#### Vorliegender Textauszug
Ein sorgfältig gestalteter, opulent bebilderter grossformatiger Katalog mit kenntnisreichen Essays von Bernard Blistène, Fritz Emslander, Esther Schlicht, Didier Semin, Dominique Stella und einem Interview von Roland Wetzel mit dem letzten lebenden Affichisten Jacques Villeglé und einem ausführlichen Dokumentarteil unterstreicht den Anspruch, die grossstädtische Poesie der Affichisten zu vergegenwärtigen. Die Publikation ist bei der Snoeck Verlagsgesellschaft mbH Köln erschienen. 280 Seiten, CHF 42.00.

Eine ausführliche Besprechung der Ausstellung und des Katalogs
folgt demnächst hier.

Krištof Kintera: I AM NOT YOU

Zur Einstimmung in seine Werkschau in Basel lässt der Prager Künstler Krištof Kintera das Publikum vom 11. Juni bis 28. September 2014 durch einen Noteingang an der Gebäudeseite des Tinguely-Museums eine Kleiderboutique betreten, in der immer Ausverkauf herrscht. Aber alles ist echt: Die Kleider, das Verkaufspersonal, die Preise. Zweck der Mimikry sei es, den Übergang aus unserer realen Konsumwelt in die Welt der Kunst und damit unsere Wahrnehmungshaltung bewusst zu machen, erläuterte Kintera bei der Vorbesichtigung gegenüber den Medienleuten. Obwohl in seiner Heimat der bekannteste Künstler seiner Generation, dessen Werke im öffentlichen Raum präsent sind, und der in vielfältiger Weise an der öffentlichen Debatte teilnimmt, wird ihm nun in Basel seine bisher grösste Einzelausstellung ausgerichtet. Das mag ein Zufall sein. Was die widerborstige Ironie, den ätzenden Witz dieses Œuvre angeht, das intellektuell in der langen Tradition des Prager Protestlertums und formal im tschechischen phantastischen Realismus wurzelt, so ist die Verbindung zum Basler Fasnachtsgeist, dessen Esprit von dunklen und absurden Tönen untermalt ist, offensichtlich. Die Ausstellung, die vom Künstler zusammen mit Andres Pardey, dem Vizedirektor des Museums, eingerichtet wurde, bietet mit den zahlreichen gross- und kleinformatigen Exponaten einen Einblick in ein Künstlermilieu, in dem ein anarchischer und kritischer Geist überlebt und die kommerziellen Gesetze der Kunst noch als Zumutung empfunden werden. «Der fundamentale Aspekt der Kunst», heisst es in einem Statement des Künstlers auf einem der rund 400 Blätter des «Katalogs», ist dass sie nicht auf Bestellung gemacht wird … sondern aus einer inneren Notwendigkeit. Sie ist nicht ergonomisch, sie muss weder schön noch glatt sein. Sie existiert für sich selbst. Wer zu ihr hinfinden will, muss etwas dafür tun… .»
########
**Zu erledigen:**
A) Schreib aus dem vorliegenden Textauszug alles von „Ein sorgfältig gestalteter, opulent“ bis hinunter zu „folgt demnächst hier.“ unverändert ab.
B) In welchem Verlag ist laut dem vorliegenden Textauszug der Katalog zu den Affichisten erschienen?
Für diesen Textauszug sind die Einträge ohne jede Bedeutung.
#### Vorliegende Einträge
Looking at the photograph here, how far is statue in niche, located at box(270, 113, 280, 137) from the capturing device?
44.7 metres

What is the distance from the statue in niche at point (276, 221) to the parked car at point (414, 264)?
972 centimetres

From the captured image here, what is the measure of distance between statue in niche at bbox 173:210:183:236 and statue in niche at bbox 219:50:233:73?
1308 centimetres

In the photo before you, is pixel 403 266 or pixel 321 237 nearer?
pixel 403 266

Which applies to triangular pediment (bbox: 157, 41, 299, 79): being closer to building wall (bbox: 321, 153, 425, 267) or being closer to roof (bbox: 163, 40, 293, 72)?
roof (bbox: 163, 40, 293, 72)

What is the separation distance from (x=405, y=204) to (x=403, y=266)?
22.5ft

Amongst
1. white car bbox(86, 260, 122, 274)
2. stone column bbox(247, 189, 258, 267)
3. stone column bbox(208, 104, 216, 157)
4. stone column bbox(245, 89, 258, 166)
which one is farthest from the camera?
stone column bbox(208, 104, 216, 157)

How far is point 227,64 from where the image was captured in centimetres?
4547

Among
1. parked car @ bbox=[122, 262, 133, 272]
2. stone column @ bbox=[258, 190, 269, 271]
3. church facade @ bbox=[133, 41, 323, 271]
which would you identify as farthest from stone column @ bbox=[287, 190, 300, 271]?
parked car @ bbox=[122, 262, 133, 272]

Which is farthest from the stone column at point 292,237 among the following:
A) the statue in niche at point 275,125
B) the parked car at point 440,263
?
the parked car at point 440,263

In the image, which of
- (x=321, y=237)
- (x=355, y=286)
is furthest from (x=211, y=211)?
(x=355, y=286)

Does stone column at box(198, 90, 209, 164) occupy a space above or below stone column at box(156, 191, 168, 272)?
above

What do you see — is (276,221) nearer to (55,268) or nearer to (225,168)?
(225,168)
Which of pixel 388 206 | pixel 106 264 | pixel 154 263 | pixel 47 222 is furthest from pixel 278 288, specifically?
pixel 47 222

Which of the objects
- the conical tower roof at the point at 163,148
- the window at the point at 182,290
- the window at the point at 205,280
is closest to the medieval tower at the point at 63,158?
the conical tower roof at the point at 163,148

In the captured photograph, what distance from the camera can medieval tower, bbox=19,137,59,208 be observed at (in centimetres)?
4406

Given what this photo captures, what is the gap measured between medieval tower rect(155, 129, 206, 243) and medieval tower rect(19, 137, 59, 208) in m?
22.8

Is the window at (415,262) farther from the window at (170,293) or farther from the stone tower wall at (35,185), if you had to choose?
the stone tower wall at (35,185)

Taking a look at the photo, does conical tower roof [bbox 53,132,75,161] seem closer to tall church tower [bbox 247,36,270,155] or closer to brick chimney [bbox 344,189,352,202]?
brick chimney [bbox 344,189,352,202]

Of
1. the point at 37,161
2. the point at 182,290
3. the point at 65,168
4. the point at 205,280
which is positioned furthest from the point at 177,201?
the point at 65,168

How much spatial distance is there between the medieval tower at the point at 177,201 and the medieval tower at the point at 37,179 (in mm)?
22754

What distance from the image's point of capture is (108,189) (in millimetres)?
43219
########
**Lösungen je Aufgabe:**
A)
Ein sorgfältig gestalteter, opulent bebilderter grossformatiger Katalog mit kenntnisreichen Essays von Bernard Blistène, Fritz Emslander, Esther Schlicht, Didier Semin, Dominique Stella und einem Interview von Roland Wetzel mit dem letzten lebenden Affichisten Jacques Villeglé und einem ausführlichen Dokumentarteil unterstreicht den Anspruch, die grossstädtische Poesie der Affichisten zu vergegenwärtigen. Die Publikation ist bei der Snoeck Verlagsgesellschaft mbH Köln erschienen. 280 Seiten, CHF 42.00.

Eine ausführliche Besprechung der Ausstellung und des Katalogs
folgt demnächst hier.

B) Er ist bei der Snoeck Verlagsgesellschaft mbH Köln erschienen.